You cannot make this stuff up:  this summer, as the McCarrick, Pennsylvania, and Vigano bombs all exploded,  our Pope had Fr. James Martin and Cardinal Farrell in Dublin proclaiming, to the Conference on the Family (!!!!!) the values of homosexuality.

The big relief from the Vigano revelation is that now we know what is happening! Now we have, if not a cure, an accurate diagnosis! At the highest levels and widely beyond Rome, our Church is in the hands of a corrupt, secretive, pedarist network which has aligned its hidden, shameful intentions with the progressive political agenda of Pope Francis.

There is not much we can do about it. It is highly unlikely that our Pope will unveil the truth, clean up the mess, or resign from the papacy. The Vatican is clammed up like the very best of the "good fellows." To their credit, a critical mass of American bishops and leaders have demanded transparency but the pontiff retains monarchical powers and is unlikely to authorize a real investigation. The civil authorities, as in Pennsylvania, will chip away at the truth.
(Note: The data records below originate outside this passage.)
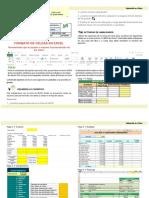 Guia1 10mo Formato de Celdas en Excel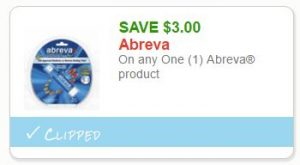 photo about Abreva Coupon Printable named Clean Printable Coupon**$3.00 off a single Abreva How toward Retail outlet For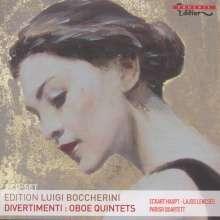 Luigi Boccherini (1743-1805): Divertimenti für Flöte & Streicher, 2 CDs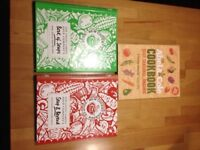 Set of 3 recipe books (soups and healthy eating)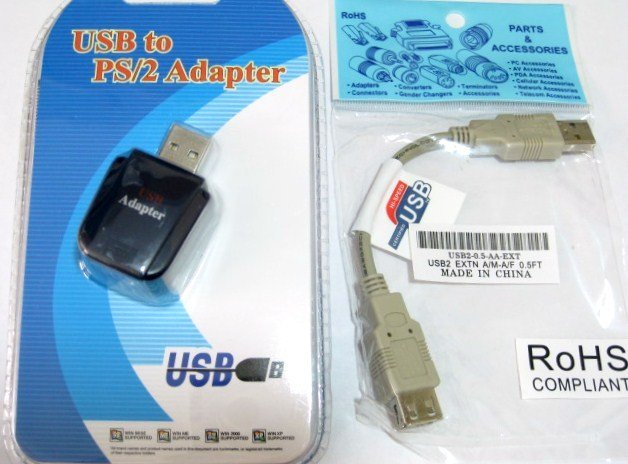 ps/2 to USB adapter converter for keyboards + short USB cable ...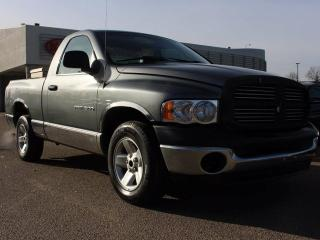 Used 2005 Dodge Ram 1500 $107 B/W PAYMENTS!!!! WOW! INSPECTED!!! for sale in Edmonton, AB
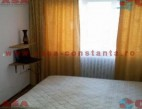 Inchiriere Apartament 2 camere Constanta Tomis Nord numar camere 2  pret 210  EUR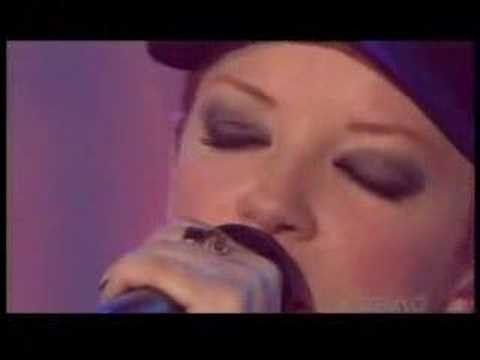 Garbage Happy Home (Live)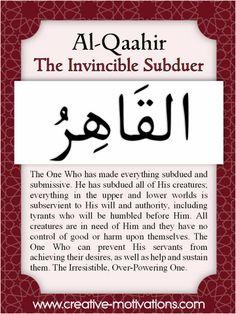 Names of Allah Islam Muslim, Islam Quran, Quran Quotes, Islamic Quotes, Islamic Dua, Allah In Arabic, Asma Allah, Beautiful Names Of Allah, Religion
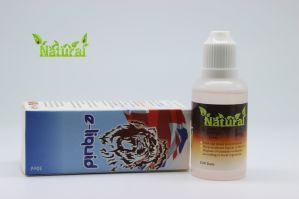 E Juice Vapor Juice E -Liquid with FDA TUV RoHS Reach Approved pictures & photos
McCarrick and his cronies remind me of the 85-year-old mafia boss, feeble and senile and sickly, who is given a 50-year prison sentence and pleads "Your honor:  I will never make it!" and is reassured by the judge "Just do your best!" This cadre of cardinals are now old and in decline. They have done immense damage to victims and to the entire Church. But they are pathetic: secretive, sterile, and depleted of virility, generosity, fruitfulness, and hope.

On our part, we are to wait, pray, hope, suffer, and do the good that is offered to us. A wise young man, when I had confided a tormenting situation, once told me: "Some things must be suffered." This curia and this pontificate must be suffered...patiently, peacefully, hopefully. This is all about the weeds and the wheat!